J P Morgenthal, managing partner for the IT consultancy Avorcor and the author of Enterprise Information Integration: A Pragmatic Approach, is as usual very forthright in his foresight:
 
J P MORGENTHAL: VPMNs, AJAX, VoIP Phones, SaaS, Semantic Technologies

 1. Private mail networks:  With people getting slammed I believe we will see the rise of VPMN (Virtual Private Mail Networks).  Essentially, these are analogous to VPNs, allowing private network traffic run over the public backbone. They use common SMTP protocols to deliver mail, but unless you have permission to send mail to the recipient the mail will be rejected.

2. AJAX: We will see the rise of even stronger support for more powerful portable client-based applications based on Web protocols.

3. Composite Applications: With the rise of SOA and BPM, it’s going to get even easier to develop applications that require less low-level coding skills and which are more flexible and can respond faster to changes in business.

4.  VoIP Phones: Advancements and growth in high bandwidth wireless networking means that wireless devices will be IP addressable, which means that the next wave of phones will leverage the public Internet for phone communications and common WAN/LAN. Windows CE and Palm devices will be able to provide voice services. Gone are the days of buying a phone dedicated to a single network provider.

5.  Self-publishing: Garth Brooks & Wal-Mart, LuLu, MusikMafia. These names all represent a rise in successful self-publishing. Book, magazines, music are all media that are being self-published over the Internet. Soon, this will be expanding to software as Software as a Service (SaaS) becomes more popular.

6.  Metadata:  Metadata is finally being recognized as a critical enterprise asset. It’s now being managed properly and leveraged for its properties for automation.

7.  Semantic Technologies: People and organizations are finally starting see the value in being able to describe data in context and defining the relationships between data.  Semantic technologies enhance and extend the basic power realized by relational database technologies to data anywhere in the world.
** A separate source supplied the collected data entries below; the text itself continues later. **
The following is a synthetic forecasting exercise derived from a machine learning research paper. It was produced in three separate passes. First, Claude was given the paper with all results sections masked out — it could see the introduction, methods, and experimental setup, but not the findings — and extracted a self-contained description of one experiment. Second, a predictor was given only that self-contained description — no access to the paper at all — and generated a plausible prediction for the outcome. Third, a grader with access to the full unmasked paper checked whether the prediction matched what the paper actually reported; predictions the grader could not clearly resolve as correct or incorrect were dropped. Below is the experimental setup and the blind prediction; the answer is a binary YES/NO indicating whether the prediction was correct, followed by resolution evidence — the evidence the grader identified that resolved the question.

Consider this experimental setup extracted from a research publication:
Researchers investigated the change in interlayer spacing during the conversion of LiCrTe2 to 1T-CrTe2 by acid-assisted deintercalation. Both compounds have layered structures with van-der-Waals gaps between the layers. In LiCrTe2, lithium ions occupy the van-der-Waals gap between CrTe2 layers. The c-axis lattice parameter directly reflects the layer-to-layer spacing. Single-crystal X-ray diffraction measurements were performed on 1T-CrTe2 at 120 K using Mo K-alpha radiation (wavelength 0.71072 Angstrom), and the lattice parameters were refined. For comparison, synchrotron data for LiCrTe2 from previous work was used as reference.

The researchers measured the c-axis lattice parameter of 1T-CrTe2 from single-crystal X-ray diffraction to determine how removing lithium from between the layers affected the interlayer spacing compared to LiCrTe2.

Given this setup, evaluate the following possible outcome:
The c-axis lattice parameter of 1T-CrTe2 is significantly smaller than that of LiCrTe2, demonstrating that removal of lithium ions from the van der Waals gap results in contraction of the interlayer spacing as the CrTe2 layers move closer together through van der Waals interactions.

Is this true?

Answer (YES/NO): YES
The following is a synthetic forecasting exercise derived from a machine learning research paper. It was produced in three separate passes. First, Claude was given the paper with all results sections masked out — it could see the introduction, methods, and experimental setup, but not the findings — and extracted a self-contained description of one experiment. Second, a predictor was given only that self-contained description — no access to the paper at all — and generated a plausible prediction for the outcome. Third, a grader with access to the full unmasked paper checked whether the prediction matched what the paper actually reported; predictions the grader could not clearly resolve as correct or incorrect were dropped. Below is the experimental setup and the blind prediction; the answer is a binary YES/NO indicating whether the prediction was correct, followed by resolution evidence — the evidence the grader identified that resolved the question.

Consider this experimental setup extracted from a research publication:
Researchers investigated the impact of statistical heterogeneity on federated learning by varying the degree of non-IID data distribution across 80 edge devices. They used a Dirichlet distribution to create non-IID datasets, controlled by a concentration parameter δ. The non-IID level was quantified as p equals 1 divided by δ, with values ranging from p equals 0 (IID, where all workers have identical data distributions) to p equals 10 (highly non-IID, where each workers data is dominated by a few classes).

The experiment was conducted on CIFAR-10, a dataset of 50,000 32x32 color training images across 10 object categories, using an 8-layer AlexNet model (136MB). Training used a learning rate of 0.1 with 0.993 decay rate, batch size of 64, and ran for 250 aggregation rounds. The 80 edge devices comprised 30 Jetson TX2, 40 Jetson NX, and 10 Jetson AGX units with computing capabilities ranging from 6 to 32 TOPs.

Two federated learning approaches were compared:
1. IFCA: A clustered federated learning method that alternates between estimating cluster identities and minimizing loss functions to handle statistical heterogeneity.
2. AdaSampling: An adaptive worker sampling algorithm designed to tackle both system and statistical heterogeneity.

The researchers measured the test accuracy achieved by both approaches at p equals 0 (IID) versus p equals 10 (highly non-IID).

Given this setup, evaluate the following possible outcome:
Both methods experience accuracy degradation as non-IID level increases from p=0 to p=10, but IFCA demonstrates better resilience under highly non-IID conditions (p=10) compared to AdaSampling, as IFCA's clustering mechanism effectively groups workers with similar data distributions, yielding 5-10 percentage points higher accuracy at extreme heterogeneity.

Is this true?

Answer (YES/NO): NO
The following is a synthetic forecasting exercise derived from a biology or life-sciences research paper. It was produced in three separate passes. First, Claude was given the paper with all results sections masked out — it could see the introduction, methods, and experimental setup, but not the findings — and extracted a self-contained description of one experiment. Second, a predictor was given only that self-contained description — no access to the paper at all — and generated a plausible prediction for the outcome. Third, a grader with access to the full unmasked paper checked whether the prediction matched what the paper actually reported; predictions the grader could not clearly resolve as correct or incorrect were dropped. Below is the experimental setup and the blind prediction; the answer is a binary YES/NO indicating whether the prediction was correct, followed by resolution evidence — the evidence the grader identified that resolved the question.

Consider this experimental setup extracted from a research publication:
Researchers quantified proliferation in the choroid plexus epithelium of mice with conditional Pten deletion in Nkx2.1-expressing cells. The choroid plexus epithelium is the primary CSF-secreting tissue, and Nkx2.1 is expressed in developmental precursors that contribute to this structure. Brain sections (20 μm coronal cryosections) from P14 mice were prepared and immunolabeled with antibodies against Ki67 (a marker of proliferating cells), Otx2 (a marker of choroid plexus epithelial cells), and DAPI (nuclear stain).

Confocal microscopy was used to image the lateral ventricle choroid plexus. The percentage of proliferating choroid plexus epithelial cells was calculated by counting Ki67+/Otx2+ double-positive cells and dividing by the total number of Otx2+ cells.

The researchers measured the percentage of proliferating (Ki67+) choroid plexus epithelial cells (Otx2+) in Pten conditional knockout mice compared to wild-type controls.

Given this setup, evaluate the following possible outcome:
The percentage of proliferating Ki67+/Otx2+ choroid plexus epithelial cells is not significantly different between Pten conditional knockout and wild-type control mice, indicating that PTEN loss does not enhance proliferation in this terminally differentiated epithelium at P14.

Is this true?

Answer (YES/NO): NO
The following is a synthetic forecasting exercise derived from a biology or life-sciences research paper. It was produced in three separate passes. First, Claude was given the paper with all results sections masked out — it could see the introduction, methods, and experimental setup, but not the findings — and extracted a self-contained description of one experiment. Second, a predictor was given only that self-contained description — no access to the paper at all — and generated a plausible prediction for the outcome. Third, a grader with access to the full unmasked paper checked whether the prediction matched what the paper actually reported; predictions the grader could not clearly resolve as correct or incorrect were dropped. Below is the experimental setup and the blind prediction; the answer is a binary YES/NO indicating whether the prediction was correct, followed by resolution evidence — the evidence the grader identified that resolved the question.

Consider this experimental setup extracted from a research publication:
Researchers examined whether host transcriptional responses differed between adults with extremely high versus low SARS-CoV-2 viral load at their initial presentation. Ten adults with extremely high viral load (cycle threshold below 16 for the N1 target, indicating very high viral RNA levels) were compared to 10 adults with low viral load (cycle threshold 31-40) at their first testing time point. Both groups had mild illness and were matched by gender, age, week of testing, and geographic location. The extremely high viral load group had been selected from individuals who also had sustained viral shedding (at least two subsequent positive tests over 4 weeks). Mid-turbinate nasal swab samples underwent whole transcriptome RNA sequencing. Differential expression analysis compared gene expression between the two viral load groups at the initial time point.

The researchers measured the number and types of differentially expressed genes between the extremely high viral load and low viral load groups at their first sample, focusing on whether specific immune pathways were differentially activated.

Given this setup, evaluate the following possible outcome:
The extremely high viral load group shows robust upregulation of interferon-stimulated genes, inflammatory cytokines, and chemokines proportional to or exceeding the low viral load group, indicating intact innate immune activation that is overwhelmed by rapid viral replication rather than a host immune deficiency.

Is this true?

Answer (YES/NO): YES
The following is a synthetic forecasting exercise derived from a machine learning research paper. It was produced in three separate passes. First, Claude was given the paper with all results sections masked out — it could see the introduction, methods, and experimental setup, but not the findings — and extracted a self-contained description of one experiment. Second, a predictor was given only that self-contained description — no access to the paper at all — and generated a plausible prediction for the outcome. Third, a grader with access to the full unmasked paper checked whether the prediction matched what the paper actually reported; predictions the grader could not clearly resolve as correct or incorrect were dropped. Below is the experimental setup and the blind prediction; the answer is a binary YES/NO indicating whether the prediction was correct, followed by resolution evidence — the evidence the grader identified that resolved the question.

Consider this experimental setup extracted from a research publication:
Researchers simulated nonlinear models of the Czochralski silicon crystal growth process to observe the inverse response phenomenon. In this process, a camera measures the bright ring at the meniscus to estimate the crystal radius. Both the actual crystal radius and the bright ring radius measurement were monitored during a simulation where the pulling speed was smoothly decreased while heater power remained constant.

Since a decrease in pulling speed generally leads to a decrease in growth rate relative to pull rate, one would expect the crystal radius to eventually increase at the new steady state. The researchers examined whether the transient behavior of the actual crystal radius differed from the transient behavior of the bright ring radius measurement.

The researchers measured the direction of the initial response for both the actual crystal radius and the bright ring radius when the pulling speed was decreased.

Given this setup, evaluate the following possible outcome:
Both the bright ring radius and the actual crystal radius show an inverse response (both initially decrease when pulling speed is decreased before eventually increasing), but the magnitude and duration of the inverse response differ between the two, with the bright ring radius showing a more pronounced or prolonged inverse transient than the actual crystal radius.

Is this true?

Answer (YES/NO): NO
ERIC NEWCOMER: Semantic Web, SOA, Standards, Open Source, AJAX 

1. Several of us who have been saying for years that the Semantic Web has no commercial value will be proven wrong, although it still seems unlikely that technologies such as RDF and OWL-S will really do everything people think they will.

2. The distributed processing architecture for SOA infrastructure will gain adoption over the hub-and-spoke architecture, which is just too limiting and expensive compared to the more flexible and cost effective distributed approach.

3. The OASIS WS-Transactions specs will be completed during 2006 as stated in the WS-TX TC charter.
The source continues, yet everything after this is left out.